A la forme : Déclare recevable le recours formé par A______ contre la décision rendue le 22 décembre 2025 par la vice-présidence du Tribunal civil dans la cause AC/3348/2025. Au fond : Le rejette. Déboute A______ de toutes autres conclusions. Dit qu'il n'est pas perçu de frais judiciaires pour le recours. Notifie une copie de la présente décision à A______ (art. 327 al. 5 CPC et 8 al. 3 RAJ). Siégeant : Madame Verena PEDRAZZINI RIZZI, vice-présidente; Madame Victoria PALLUD, greffière.

Indication des voies de recours :

Le Tribunal fédéral connaît, comme juridiction ordinaire de recours, des recours en matière civile; la qualité et les autres conditions pour interjeter recours sont déterminées par les art. 72 à 77 et 90 ss de la loi sur le Tribunal fédéral du 17 juin 2005 (LTF; RS 173.110). Il connaît également des recours constitutionnels subsidiaires; la qualité et les autres conditions pour interjeter recours sont déterminées par les art. 113 à 119 et 90 ss LTF. Dans les deux cas, le recours motivé doit être formé dans les trente jours qui suivent la notification de l'expédition complète de la décision attaquée.
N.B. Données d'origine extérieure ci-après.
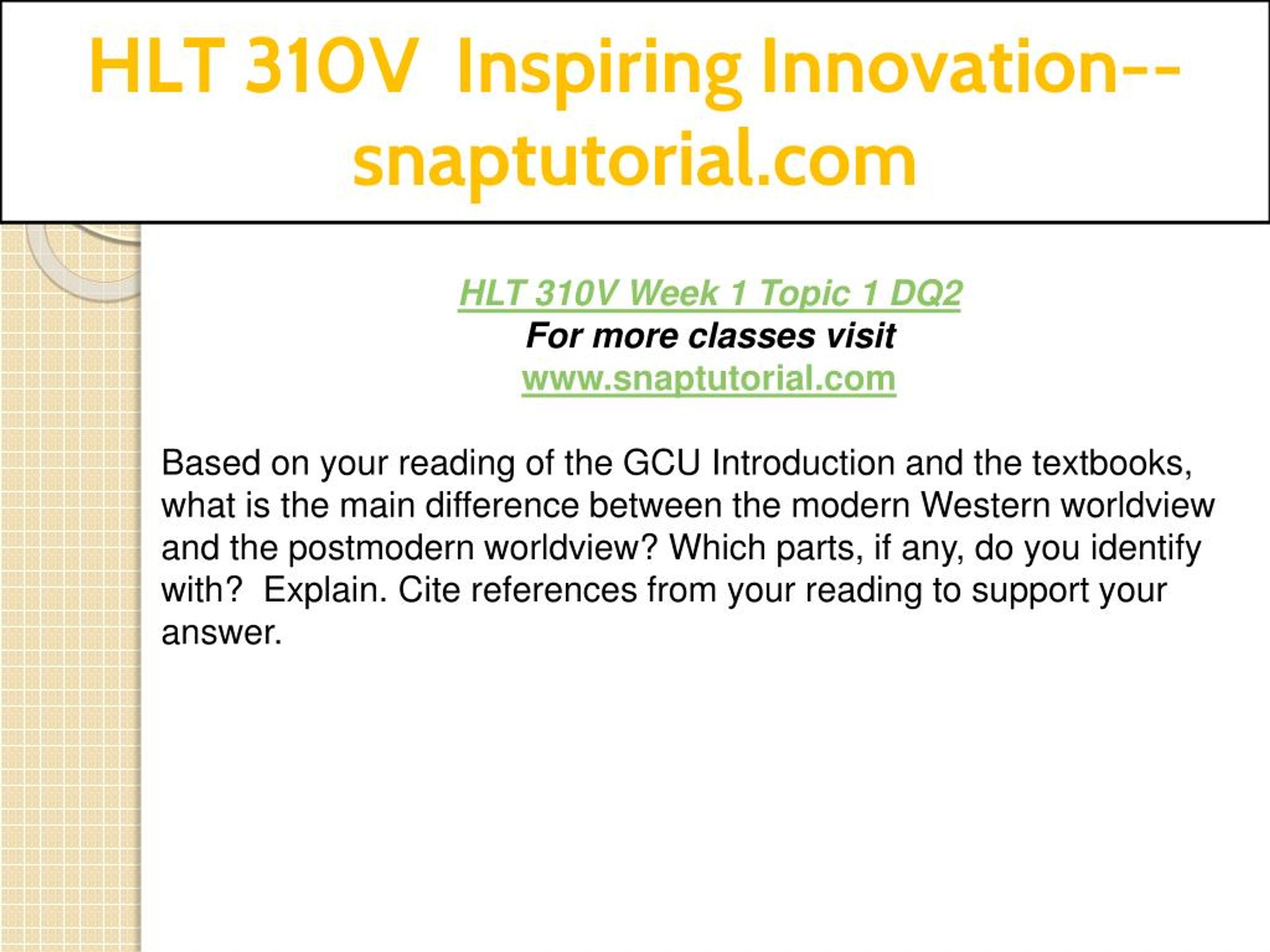 HLT 310V Inspiring Innovation--snaptutorial.com

HLT 310V Week 1 Topic 1 DQ2
For more classes visit
www.snaptutorial.com

Based on your reading of the GCU Introduction and the textbooks, what is the main difference between the modern Western worldview and the postmodern worldview? Which parts, if any, do you identify with? Explain. Cite references from your reading to support your answer.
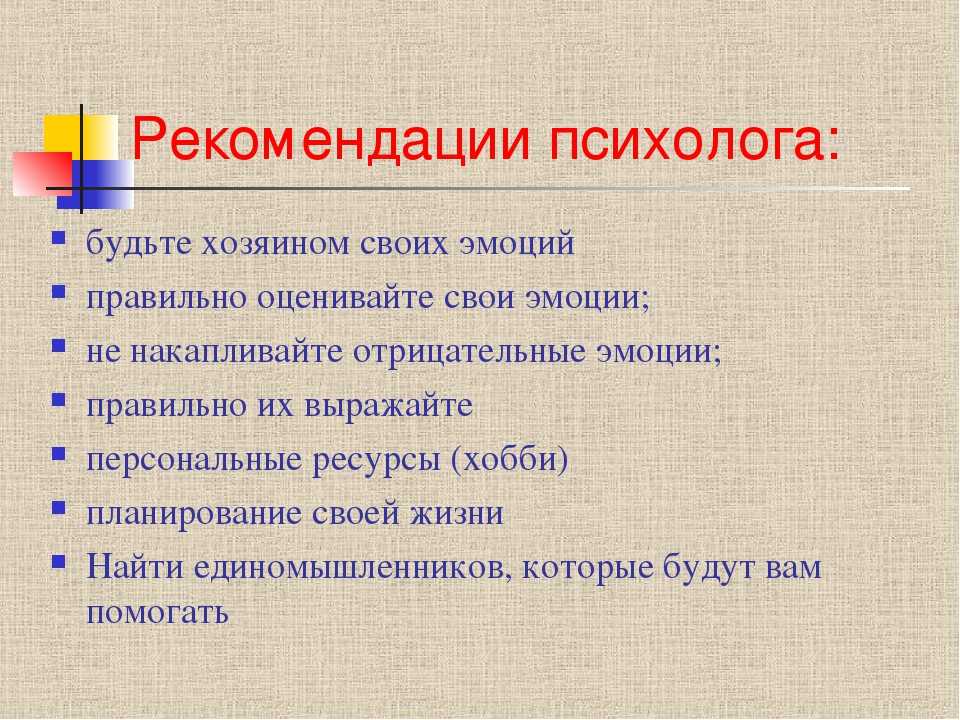 Рекомендации психолога:

- будьте хозяином своих эмоций
- правильно оценивайте свои эмоции;
- не накапливайте отрицательные эмоции;
- правильно их выражайте
- персональные ресурсы (хобби)
- планирование своей жизни
- Найти единомышленников, которые будут вам помогать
L'art. 119 al. 1 LTF prévoit que si une partie forme un recours ordinaire et un recours constitutionnel, elle doit déposer les deux recours dans un seul mémoire.

Le recours doit être adressé au Tribunal fédéral, 1000 Lausanne 14.

Valeur litigieuse des conclusions pécuniaires au sens de la LTF indéterminée.